Comparing strings in postgres using comparison operators?

bakamike picture bakamike · Nov 15, 2016 · Viewed 31k times · Source

In many programming languages you can compare strings using operators like >, >=, < etc...and the language will base the comparison on the position of the letter in the alphabet.

For example in PHP

if ('a' < 'b') {
    echo 'Yes';
} else {
    echo 'No';
}
> Yes

However in postgres or mysql

SELECT
CASE WHEN 'a' < 'b' THEN 'yes' END
FROM table
Output: null

I have a table with strings that I need to compare against each other through SQL.

For example: 6.2(5a) 6.2(5b) -- this would be greater than 6.2(5a) Or 6.2(15) -- this would be greater than 6.2(5a)

I thought of assigning a number to a letter using a regexp but then that would break the comparisons when there are no letter.

How would you go about this purely in SQL?

Answer

Schwern picture Schwern · Nov 15, 2016

NOTE: The original answer went off on a red herring.

A simple comparison sorts character by character.

select 'a1' < 'a9'; -- true because 'a' = 'a' and '1' < '9'.

...but quickly goes to pot.

select 'a10' < 'a9'; -- also true for the same reason.

What you want is a natural sort where the string parts are compared as strings and the numbers are compared as numbers. Doing a natural sort in SQL is not the easiest thing. You either need fixed field widths to sort each substring separately, or maybe something with regexes...
....
• _Stated goal a_:
In the thread on comparing strings in Postgres, what kind of sort does the answer say is wanted?
The thread and the rows below it come from different sources.

(Records from a data collection)
....
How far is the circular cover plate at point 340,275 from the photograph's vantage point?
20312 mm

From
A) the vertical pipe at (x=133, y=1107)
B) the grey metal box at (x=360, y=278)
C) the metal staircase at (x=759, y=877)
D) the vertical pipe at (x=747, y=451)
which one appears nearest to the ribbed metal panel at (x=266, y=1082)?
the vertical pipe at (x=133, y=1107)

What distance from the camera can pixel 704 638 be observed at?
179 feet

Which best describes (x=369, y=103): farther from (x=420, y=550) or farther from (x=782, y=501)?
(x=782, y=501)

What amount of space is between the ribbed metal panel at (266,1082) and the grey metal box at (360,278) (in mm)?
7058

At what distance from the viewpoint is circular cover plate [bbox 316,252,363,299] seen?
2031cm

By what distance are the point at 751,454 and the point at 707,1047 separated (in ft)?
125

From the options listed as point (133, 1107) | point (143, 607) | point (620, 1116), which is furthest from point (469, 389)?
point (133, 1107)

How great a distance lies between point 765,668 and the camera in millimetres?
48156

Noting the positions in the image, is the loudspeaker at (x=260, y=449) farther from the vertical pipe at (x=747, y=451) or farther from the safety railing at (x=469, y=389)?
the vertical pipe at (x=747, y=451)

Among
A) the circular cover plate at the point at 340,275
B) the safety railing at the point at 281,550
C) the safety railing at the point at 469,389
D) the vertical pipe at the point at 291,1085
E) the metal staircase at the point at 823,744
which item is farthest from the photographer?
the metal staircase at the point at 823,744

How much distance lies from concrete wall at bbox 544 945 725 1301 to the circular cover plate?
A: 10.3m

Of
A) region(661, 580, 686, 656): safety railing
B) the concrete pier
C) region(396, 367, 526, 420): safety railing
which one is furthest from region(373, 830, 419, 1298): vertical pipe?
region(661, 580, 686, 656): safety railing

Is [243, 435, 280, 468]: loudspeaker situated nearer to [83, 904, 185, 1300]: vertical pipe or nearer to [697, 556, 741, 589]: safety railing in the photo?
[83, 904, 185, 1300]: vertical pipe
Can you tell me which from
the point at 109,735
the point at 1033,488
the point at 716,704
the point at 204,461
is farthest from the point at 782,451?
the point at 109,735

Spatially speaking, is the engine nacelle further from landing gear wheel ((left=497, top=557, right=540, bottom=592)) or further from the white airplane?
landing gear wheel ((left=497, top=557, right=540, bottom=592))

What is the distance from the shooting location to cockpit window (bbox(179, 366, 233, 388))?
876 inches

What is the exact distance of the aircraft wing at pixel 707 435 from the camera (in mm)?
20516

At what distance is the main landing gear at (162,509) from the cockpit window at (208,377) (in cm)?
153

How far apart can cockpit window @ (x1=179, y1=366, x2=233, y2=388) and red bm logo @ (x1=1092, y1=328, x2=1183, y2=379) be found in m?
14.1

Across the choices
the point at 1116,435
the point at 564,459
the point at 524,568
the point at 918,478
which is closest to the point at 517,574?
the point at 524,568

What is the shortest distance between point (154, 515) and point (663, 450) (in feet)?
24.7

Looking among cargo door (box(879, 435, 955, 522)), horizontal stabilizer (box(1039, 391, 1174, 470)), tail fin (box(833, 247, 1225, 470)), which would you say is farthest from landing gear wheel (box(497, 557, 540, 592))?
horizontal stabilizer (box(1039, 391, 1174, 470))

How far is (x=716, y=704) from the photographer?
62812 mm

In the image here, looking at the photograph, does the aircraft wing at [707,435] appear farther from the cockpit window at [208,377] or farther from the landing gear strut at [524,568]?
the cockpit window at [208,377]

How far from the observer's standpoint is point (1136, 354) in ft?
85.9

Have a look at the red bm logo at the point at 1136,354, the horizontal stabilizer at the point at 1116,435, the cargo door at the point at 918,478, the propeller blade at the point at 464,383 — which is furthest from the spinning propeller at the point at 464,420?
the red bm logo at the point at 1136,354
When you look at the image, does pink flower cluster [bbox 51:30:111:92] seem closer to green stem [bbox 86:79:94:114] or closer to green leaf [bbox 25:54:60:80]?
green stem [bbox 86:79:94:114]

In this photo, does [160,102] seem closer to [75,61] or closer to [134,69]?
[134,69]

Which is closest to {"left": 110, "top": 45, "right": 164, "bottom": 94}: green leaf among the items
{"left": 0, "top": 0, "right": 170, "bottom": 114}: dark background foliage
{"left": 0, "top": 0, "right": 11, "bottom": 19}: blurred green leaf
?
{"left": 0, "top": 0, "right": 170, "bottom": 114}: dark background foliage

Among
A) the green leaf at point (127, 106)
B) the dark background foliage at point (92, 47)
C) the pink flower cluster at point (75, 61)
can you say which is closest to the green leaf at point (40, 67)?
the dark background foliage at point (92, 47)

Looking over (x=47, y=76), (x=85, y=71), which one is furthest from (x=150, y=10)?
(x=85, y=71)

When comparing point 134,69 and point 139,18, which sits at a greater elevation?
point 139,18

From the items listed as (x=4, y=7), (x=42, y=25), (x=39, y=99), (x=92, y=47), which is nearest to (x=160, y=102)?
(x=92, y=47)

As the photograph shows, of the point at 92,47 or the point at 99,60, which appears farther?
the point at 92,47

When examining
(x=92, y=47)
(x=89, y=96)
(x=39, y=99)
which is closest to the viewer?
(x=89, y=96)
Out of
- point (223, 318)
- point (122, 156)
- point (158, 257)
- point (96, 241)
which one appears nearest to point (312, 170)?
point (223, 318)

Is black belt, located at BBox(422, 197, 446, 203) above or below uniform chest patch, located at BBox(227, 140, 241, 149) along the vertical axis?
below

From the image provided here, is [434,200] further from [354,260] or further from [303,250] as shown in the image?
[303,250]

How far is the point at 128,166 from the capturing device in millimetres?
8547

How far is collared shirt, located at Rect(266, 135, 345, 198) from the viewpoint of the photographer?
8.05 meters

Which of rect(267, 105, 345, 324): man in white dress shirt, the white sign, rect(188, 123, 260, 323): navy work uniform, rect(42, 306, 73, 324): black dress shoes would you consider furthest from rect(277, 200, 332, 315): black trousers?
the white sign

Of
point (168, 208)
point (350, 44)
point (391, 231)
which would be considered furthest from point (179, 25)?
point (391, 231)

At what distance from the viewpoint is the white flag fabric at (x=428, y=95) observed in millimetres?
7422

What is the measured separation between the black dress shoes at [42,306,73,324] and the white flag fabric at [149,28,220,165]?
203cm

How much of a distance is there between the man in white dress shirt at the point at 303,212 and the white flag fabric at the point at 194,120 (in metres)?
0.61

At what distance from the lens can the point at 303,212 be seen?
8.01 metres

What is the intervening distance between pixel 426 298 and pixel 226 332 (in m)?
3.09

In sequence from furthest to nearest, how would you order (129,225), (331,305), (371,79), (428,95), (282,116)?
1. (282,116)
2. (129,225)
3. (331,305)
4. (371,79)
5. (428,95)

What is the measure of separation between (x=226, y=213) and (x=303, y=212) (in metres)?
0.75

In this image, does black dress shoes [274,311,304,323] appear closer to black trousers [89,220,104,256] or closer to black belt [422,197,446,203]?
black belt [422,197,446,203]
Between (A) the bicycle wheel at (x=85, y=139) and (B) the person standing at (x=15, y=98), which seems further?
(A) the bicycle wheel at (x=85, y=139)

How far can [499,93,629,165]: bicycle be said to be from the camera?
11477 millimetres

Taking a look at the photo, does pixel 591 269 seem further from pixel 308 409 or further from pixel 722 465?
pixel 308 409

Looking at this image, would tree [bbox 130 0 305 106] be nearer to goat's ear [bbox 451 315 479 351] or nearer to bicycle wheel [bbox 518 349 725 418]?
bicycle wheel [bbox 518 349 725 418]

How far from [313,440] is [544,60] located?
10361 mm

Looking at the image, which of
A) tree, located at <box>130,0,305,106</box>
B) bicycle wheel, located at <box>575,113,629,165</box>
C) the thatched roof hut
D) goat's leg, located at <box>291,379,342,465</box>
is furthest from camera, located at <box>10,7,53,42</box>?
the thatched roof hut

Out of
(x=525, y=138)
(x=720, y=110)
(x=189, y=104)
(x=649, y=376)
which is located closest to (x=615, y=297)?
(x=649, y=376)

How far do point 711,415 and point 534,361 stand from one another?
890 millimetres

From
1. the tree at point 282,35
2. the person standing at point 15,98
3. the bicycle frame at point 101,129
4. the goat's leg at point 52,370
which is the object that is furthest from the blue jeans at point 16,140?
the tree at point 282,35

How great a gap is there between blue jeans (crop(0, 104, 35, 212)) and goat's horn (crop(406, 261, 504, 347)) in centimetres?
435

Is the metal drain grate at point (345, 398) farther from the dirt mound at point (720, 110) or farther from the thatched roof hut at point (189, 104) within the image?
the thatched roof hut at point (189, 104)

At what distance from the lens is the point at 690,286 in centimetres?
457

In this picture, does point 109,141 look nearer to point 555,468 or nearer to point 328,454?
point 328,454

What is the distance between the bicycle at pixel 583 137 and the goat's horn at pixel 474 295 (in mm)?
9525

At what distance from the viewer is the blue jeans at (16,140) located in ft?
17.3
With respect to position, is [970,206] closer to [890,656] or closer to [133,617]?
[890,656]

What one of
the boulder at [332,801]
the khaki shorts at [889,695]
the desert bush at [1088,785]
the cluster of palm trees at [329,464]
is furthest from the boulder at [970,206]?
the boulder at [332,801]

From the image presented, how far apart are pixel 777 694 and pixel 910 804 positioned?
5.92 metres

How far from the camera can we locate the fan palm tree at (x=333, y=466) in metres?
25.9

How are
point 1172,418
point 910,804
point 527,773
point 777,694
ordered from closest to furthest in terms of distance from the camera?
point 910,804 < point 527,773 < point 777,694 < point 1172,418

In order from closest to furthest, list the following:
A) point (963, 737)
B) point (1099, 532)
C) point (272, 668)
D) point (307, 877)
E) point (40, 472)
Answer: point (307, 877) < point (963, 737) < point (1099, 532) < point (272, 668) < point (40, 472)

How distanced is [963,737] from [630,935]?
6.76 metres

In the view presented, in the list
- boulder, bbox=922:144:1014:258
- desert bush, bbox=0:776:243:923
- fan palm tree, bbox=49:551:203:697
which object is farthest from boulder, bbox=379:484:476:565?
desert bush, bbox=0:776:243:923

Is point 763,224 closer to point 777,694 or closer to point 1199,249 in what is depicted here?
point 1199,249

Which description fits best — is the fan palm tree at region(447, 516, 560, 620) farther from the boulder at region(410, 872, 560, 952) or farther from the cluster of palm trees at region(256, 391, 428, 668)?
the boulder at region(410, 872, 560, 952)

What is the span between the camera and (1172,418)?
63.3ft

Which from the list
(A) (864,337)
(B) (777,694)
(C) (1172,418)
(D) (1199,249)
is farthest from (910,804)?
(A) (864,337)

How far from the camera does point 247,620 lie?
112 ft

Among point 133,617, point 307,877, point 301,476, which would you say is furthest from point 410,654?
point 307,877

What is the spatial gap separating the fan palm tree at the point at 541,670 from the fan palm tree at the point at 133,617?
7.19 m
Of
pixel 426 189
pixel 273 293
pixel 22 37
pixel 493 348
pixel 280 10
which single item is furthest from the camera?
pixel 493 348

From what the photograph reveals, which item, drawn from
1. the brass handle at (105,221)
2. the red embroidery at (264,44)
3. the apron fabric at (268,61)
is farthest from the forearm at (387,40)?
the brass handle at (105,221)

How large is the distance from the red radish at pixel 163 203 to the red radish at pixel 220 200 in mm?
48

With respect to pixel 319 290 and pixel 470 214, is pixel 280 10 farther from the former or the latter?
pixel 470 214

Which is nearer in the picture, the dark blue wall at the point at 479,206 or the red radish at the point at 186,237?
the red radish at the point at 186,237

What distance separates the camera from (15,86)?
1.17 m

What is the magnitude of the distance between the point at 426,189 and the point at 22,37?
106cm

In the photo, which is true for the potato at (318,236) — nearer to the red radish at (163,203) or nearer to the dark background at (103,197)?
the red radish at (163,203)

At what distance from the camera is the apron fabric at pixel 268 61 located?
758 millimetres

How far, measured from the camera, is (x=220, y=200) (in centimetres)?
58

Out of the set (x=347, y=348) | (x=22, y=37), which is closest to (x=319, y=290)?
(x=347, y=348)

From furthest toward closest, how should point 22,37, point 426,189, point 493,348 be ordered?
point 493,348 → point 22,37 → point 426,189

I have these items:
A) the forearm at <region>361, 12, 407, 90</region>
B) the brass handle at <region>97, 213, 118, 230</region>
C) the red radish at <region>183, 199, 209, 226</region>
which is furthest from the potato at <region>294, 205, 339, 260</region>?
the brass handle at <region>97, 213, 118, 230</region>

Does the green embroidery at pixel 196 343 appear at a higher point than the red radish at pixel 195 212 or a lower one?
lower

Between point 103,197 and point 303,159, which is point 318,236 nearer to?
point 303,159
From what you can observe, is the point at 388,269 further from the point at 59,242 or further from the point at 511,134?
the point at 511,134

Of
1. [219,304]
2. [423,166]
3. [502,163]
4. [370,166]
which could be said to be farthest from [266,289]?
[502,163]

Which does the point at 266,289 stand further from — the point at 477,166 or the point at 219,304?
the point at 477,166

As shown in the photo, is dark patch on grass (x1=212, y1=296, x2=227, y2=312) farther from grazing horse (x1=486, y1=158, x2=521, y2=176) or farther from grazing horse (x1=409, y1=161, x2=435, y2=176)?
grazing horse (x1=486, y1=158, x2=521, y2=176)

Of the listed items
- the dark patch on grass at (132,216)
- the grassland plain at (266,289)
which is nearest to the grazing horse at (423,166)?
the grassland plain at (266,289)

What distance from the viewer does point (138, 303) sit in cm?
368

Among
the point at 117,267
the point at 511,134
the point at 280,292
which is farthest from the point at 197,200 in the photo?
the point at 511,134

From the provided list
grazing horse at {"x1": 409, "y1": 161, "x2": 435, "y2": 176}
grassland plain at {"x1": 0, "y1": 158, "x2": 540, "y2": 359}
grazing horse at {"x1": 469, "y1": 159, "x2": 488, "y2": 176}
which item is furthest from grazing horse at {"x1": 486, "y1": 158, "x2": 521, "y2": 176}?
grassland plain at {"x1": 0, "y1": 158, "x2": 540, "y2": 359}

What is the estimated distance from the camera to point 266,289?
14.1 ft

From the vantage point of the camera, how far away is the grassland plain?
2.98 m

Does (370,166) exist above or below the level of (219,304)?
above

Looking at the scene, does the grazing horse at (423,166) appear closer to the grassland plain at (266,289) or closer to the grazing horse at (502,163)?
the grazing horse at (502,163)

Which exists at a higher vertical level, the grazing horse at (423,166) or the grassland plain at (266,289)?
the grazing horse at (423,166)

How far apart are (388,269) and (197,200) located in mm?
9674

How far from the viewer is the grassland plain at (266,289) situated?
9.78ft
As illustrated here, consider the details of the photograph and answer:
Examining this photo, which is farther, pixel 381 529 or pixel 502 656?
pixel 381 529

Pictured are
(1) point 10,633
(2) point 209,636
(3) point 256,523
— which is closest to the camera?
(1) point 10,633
....
• _Stated goal b_:
Tally the lines in the rows that contain the string "respect" and give only the number.

• _Complete output a_:
A natural sort, where string parts are compared as strings and numbers are compared as numbers.

• _Complete output b_:
2